Material shown
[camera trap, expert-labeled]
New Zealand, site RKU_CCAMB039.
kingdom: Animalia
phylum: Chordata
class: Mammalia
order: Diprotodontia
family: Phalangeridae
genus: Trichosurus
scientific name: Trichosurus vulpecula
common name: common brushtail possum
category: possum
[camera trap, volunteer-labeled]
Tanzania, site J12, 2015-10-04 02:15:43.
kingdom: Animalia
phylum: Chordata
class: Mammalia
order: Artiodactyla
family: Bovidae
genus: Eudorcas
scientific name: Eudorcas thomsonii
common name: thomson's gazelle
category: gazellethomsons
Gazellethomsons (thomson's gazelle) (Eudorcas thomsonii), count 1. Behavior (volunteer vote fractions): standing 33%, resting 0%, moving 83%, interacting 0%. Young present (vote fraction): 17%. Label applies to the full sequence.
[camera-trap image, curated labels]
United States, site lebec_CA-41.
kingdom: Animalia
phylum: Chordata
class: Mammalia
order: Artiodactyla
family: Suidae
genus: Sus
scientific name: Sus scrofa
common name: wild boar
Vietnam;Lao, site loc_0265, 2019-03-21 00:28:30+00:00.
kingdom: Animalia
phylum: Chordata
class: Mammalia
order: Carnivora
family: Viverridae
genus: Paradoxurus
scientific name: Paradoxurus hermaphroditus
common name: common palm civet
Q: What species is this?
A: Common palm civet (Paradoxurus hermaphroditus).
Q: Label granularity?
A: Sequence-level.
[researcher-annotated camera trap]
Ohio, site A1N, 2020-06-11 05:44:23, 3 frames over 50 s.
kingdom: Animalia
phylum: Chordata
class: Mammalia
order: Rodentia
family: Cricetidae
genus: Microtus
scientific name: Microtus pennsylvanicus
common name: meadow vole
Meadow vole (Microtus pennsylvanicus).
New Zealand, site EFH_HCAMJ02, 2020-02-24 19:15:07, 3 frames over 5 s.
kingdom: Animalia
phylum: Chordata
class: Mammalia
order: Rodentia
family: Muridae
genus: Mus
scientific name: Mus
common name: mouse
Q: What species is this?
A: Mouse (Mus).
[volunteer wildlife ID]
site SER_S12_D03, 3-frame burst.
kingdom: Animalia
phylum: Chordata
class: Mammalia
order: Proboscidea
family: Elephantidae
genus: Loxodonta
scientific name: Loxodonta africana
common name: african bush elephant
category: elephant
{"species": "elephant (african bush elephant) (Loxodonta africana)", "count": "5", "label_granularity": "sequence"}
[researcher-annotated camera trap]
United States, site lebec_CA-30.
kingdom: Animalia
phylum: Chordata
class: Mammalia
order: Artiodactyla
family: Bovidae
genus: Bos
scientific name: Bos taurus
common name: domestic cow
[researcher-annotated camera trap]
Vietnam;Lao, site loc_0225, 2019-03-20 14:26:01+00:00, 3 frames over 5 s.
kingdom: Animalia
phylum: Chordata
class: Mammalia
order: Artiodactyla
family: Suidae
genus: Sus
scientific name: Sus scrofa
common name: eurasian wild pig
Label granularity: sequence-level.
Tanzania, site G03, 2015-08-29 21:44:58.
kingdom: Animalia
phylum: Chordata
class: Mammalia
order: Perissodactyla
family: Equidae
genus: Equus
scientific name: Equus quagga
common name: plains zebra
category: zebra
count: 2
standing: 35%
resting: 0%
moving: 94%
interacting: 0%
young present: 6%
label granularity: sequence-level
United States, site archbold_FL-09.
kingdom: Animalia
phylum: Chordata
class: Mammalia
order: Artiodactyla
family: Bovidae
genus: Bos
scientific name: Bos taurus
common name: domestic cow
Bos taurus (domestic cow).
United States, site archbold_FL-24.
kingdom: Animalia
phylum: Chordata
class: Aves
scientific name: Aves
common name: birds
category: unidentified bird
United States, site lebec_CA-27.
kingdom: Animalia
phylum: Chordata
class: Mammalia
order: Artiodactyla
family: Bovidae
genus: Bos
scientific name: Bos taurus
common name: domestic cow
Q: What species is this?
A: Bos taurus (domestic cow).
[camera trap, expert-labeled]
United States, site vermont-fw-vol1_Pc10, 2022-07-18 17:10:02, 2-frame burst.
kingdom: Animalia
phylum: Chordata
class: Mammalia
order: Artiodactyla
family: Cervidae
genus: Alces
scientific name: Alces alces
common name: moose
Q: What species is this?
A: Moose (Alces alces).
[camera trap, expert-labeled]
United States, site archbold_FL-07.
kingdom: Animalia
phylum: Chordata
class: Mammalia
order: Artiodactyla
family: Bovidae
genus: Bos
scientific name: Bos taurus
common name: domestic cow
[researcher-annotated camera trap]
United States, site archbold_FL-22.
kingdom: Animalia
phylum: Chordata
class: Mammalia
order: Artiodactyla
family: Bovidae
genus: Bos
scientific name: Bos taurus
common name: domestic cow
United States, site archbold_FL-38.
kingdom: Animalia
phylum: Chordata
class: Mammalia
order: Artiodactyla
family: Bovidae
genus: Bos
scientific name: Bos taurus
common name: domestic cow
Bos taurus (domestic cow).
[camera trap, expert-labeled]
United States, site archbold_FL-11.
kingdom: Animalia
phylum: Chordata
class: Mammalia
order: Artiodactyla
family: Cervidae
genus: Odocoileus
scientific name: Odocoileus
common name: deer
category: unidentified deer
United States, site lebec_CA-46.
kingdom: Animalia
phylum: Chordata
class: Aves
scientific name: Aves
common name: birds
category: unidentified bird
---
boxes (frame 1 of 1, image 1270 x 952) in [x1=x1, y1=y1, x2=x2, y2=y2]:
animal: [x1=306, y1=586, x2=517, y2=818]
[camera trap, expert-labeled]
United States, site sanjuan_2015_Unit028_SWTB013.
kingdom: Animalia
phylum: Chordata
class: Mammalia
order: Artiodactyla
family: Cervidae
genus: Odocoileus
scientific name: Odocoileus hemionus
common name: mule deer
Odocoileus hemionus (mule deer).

Work required
Search the material for the word "frames". Each line where it is found must be copied.

Output of the exercise
Ohio, site A1N, 2020-06-11 05:44:23, 3 frames over 50 s.
New Zealand, site EFH_HCAMJ02, 2020-02-24 19:15:07, 3 frames over 5 s.
Vietnam;Lao, site loc_0225, 2019-03-20 14:26:01+00:00, 3 frames over 5 s.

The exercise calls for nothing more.